= Yvonne K. Fulbright =

Icelandic-American sexologist and author

Dr. Yvonne Kristin Fulbright is an Icelandic-American sexologist, author, and television personality.

==Education==
Originally from Iceland, Yvonne has a Ph.D. from New York University, a Master's in Human Sexuality Education from the University of Pennsylvania, and Bachelor's degrees in psychology and sociology from Penn State University. She went on to pursue a post-doctoral fellowship at the University of Iceland, focusing on sexual health services for young people. She is a certified sexuality educator through the American Association of Sex Educators, Counselors, and Therapists (AASECT).

==Career==
===Writing===
Fulbright started her writing career as the scribe of "Sexpert Tells All" in New York University's Washington Square News. For the last several years, she has been an editor for AASECT's "Contemporary Sexuality", a writer for loveandhealth.ifriends.net, and a volunteer with sexualhealth.com. The former "sexpert" columnist for Foxnews.com and Women's Health, she is now the sex columnist for Cosmopolitan and disaboom.com as well as a member of the Sinclair Institute Advisory Council, for whom she wrote the new book The Better Sex Guide to Extraordinary Lovemaking.

===Media appearances===
Fulbright is the sex expert/host for Comcast's Dating on Demand and cherrytv.com. For the last couple of years, she was the co-host of Sirius Maxim Channel 108's Sex Files show. An advocate and activist for sexuality education, she is a sex blogger for The Huffington Post, a freelancer, and a professor at Argosy University. She is frequently interviewed for and featured in national and international publications.

===Sexuality educator===
Fulbright founded Sexuality Source, Inc. in 2004, offering consulting, writing, and educational services. She later went on to launch a global sexuality headquarters website, where experts and browsers interact - www.sensualfusion.com.

Yvonne has been a sexuality educator for over a decade, teaching undergraduates and graduate students at the University of Pennsylvania, New York University, and currently at American University. Credited for her sensitivity to diversity, she has been a speaker for the college lecture circuit and organizations, like the American Medical Student Association, speaking on a variety of sex and relationship issues.

==Books==
Fulbright is the author of 9 books:
- "The Best Ever Oral Sex for Her" (Adams Media, 2011)
- "The Best Ever Oral Sex for Him" (Adams Media, 2011)
- "Sultry Sex Talk to Seduce Any Lover" (Quiver, 2010)
- Sinclair's "The Better Sex Guide to Extraordinary Lovemaking" (Quiver, 2010)
- Pleasuring: The Secrets to Sexual Satisfaction (Hollan, 2008)
- Touch Me There! A Hands-on Guide to Your Orgasmic Hot Spots (Hunter House, 2007)
- Sex with Your Ex & 69 Other Things You Should Never Do Again... Plus a Few that You Should (Adams Media, 2007)
- The Hot Guide to Safer Sex (Hunter House, 2003)

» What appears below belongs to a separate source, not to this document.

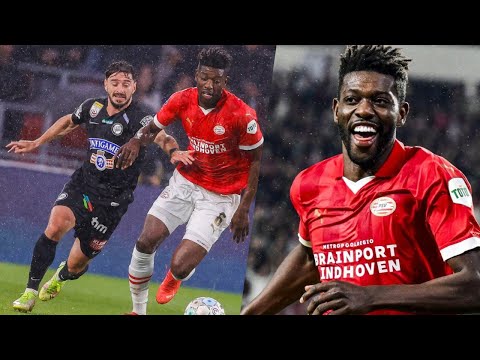 Ibrahim Sangare - Another Wonderful Performance in the Champions League | 23/24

She is also the co-author of Your Orgasmic Pregnancy: Little Sex Secrets Every Hot Mama Should Know (Hunter House, 2008), as well as the writer of 3 "Sensual Fusion Essentials" e-guides on Feng Shui, Reiki, and Energy and Breath. Dr. Fulbright has also produced an audio guide with her cousin, Hermigervill, titled Who Better than You? Educating Your Child about Sex, Love & Relationships.